Ainda assim, analistas da Bernstein disseram que as restrições americanas foram menos severas do que se imaginava. Empresas japonesas de equipamentos para chips foram vistas como tendo sido beneficiadas pelas novas restrições, com as ações do setor levando o índice Nikkei a seu maior patamar em três semanas na terça-feira. A Tokyo Electron teve alta de 4,3%, enquanto a Disco Corp e a Lasertec avançaram 6,1% e 4,3%, respectivamente.
Washington também adicionou 136 empresas chinesas a uma lista especial de restrições comerciais dos EUA, entre as quais a Wingtech, uma importante fornecedora da Apple e da Samsung que vinha se empenhando em adquirir tecnologia estrangeira de semicondutores.
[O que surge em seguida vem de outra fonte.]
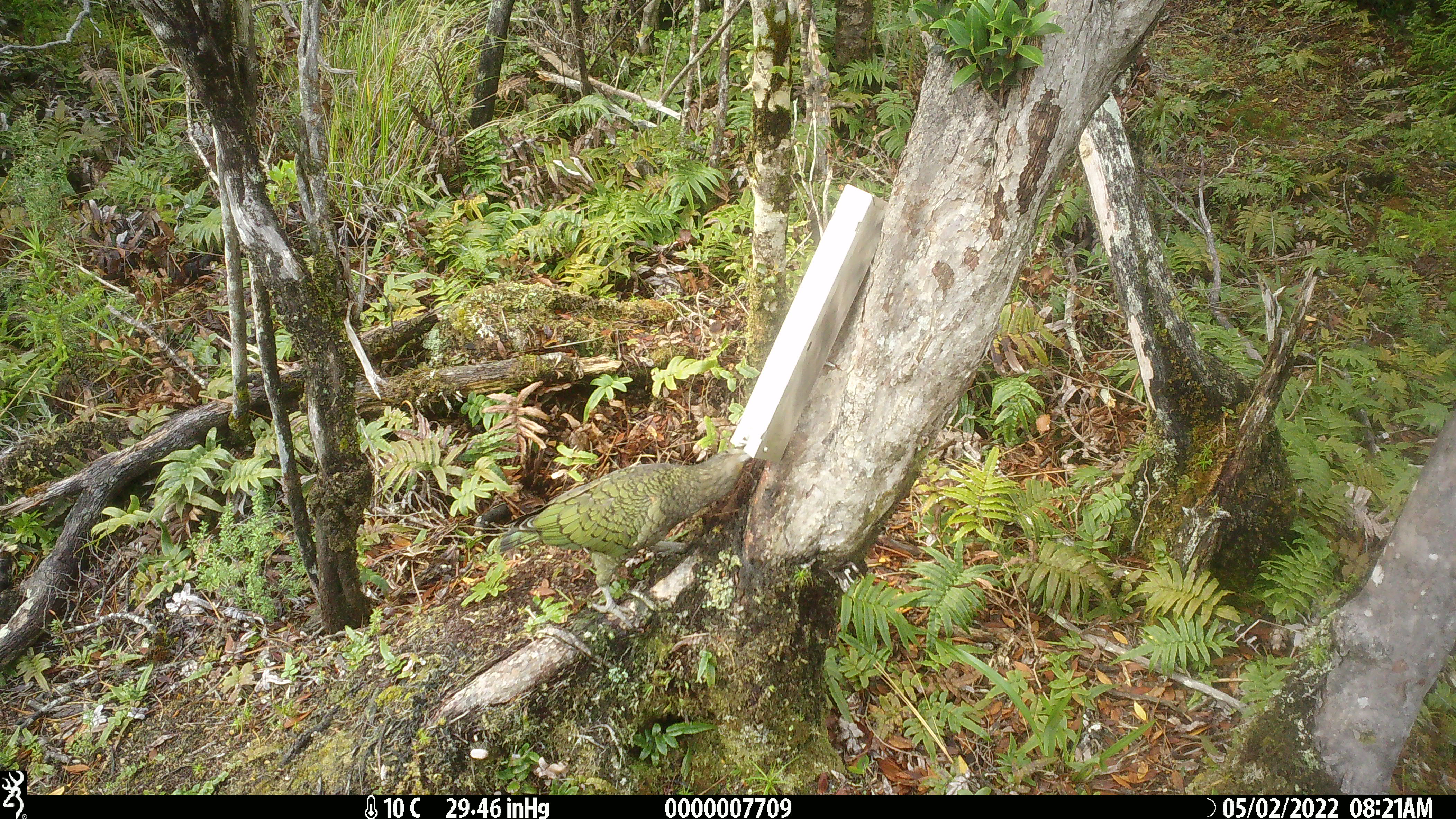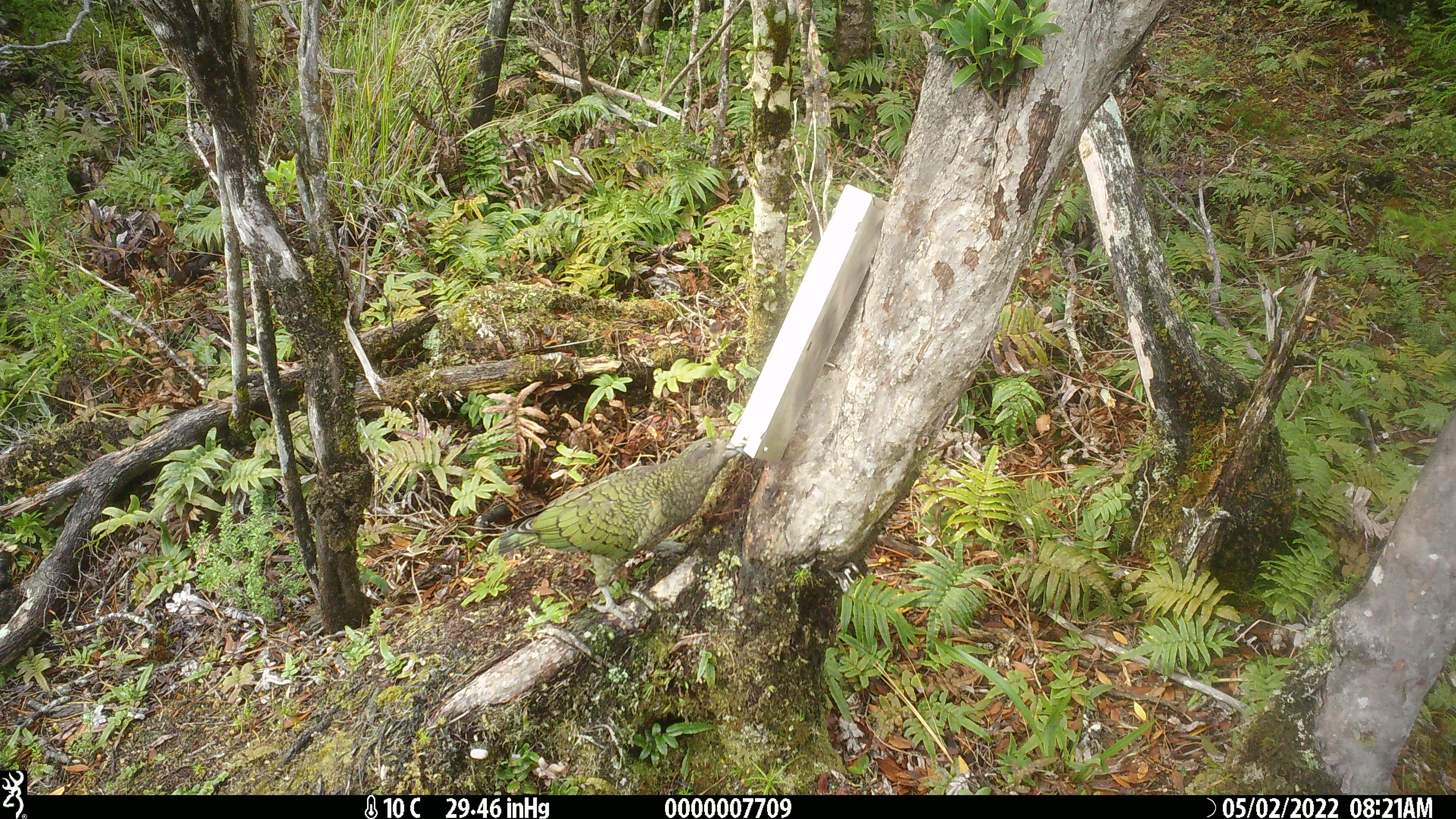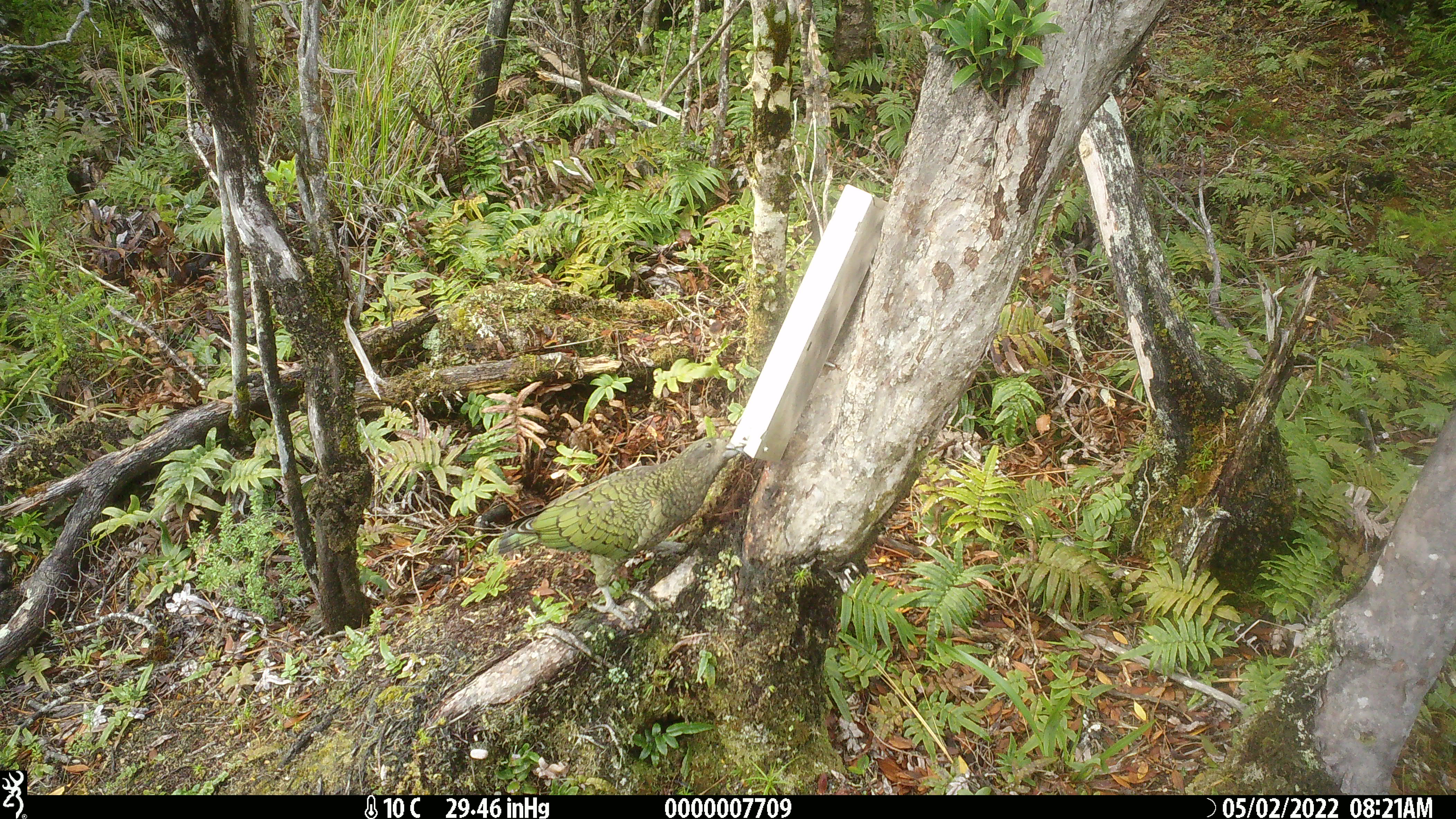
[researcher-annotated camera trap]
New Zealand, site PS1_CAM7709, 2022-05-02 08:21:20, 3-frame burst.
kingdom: Animalia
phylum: Chordata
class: Aves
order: Psittaciformes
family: Strigopidae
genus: Nestor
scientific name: Nestor notabilis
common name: kea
Desde 2018, a Wingtech gastou mais de US$ 4 bilhões, na aquisição da fabricante holandesa de semicondutores Nexperia. Também tentou comprar a Newport Wafer Fab, maior fabricante de chips do Reino Unido, em transação que acabou sendo vetada pelo governo britânico.
A inclusão da Wingtech na lista especial de restrições dos EUA fez suas ações negociadas em Shenzhen caírem mais de 10% em duas sessões, o que coloca em evidência o delicado equilíbrio para as empresas chinesas entre expandir seus negócios internacionais e apoiar as prioridades políticas de Pequim em casa.
Antes, a Wingtech havia comprado uma empresa com negócios relacionados aos módulos de câmeras da Apple de outro grupo chinês,depois de ele ter sido alvo de sanções em 2020.
“As empresas ocidentais não compram mais de nós”, disse um gerente de uma firma na lista de restrições. “Por dois anos, basicamente deixamos de crescer, enquanto substituíamos os componentes estrangeiros”.
De acordo com Charlie Chai, da firma de análises 86Research, a Wingtech poderia ser desmembrada caso isso seja necessário para manter negócios internacionais. Ele destacou que os novos controles dos EUA fecharam brechas, tornando mais difícil para as empresas de chips chinesas comprarem equipamentos estrangeiros.
“Isso se transformou num clássico jogo de gato e rato, mas o espaço para manobrar está encolhendo rapidamente para as empresas chinesas”, disse.
A Wingtech não respondeu de imediato a um pedido para se pronunciar. A Nexperia informou que os controles dos EUA não se aplicam a ela nem a suas subsidiárias.